• ВЫБРАННЫЙ ОТРЫВОК:
====

Наумов не такой тонкий лирик, как Афанасий Мамедов, у него сам «материал» этого не потерпит, но о нём и его героях хочется сказать: «Люди с мужественной и нежной душой». Слова эти, увы, давно затёрты: нам редко выпадает случай понять, что где мужество, там и нежность. Умение принять смерть прочно связано с умением ценить и понимать жизнь, а если живёшь по-настоящему, то и пишешь по-настоящему (а не «чтобы литература»).
Впрочем, и с литературой у Наумова всё нормально, он зрелый мастер, просто не хочется тут рассуждать «о достоинствах». Это не «военная проза», не в большей степени «военная», чем рассказ Толстого «Рубка леса». И уж тем более не маканинский «человек на войне». Тут человек – везде человек.
Что немаловажно: автор либо сам служил в армии, либо хорошо вызнал, как она изнутри устроена, – редкое по нынешним временам достоинство.
О чём эта повесть? Бессмысленный вопрос. Всё понятно.
Анна Немзер. Плен // Знамя. – № 7. – 2010.
Молодец писательница, что всё это написала. Даже читать было непросто, а уж писать-то… Нет-нет, усилия не видны, напротив: написано легко, с драйвом. Авторская интонация с приметами разговорной речи даже несколько назойливо, на мой вкус, лезет на первый план. Но большинство критиков это ценят, называют словом «язык», так что…
Повесть оставляет ощущение фантасмагории. Действие происходит то накануне войны, то в позднее советское время, то здесь, то в Афганистане. Что где происходит, ещё и потому сложно понять, что своих героев, людей преимущественно тоже военных, писательница списывала не с натуры, а с телесериала «Менты».
Действительность описываемых событий тоже вызывает сомнения: скажем, начинается всё с того, что расстрелом дезертира командует аж комдив, и расстреливает беднягу отделение в каком-то странном численном составе – восемнадцать человек. Может быть, так и надо?
Не знаю, не уверен. Не спрашивайте меня, пожалуйста, о чём эта повесть. «О жизни».
Алиса Ганиева. Салам тебе, Далгат! – М.: АСТ, Астрель, 2010.
Про страшных дагестанских подростков. Подростки, они вообще страшные, но дагестанские, согласитесь, особенно. Согласны? Ну почитайте. Ничего особенного, всё как у людей. И книг подобных тоже немало. (В первую, вторую и третью очередь вспоминаются «Гопники» Владимира Козлова, в последнюю – «Заводной апельсин».)
Такие повести всегда интересно читать. Автору замечательно удаётся речь персонажей, она прочно встревает в голову, в ней есть отрицательное, но сильное обаяние. Мне даже пришла парадоксальная, может, и слишком смелая мысль: Ганиева любит этих людей. Со всем их скотством, со всеми причиняемыми себе и другим невзгодами. Любит «чёрненькими». А это ценный дар.

====

• ЗАДАНИЕ:
Перепишите выбранный отрывок, начиная со слов «Действительность описываемых событий» и заканчивая словами «так и надо?», и замените в нем «комдив» на «комполка».

• СОБРАННЫЕ ДАННЫЕ:
====

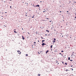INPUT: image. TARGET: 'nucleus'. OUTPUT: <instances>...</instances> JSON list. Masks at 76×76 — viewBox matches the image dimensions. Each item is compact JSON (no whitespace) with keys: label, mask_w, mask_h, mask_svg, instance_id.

====

• ОТВЕТ:
Действительность описываемых событий тоже вызывает сомнения: скажем, начинается всё с того, что расстрелом дезертира командует аж комполка, и расстреливает беднягу отделение в каком-то странном численном составе – восемнадцать человек. Может быть, так и надо?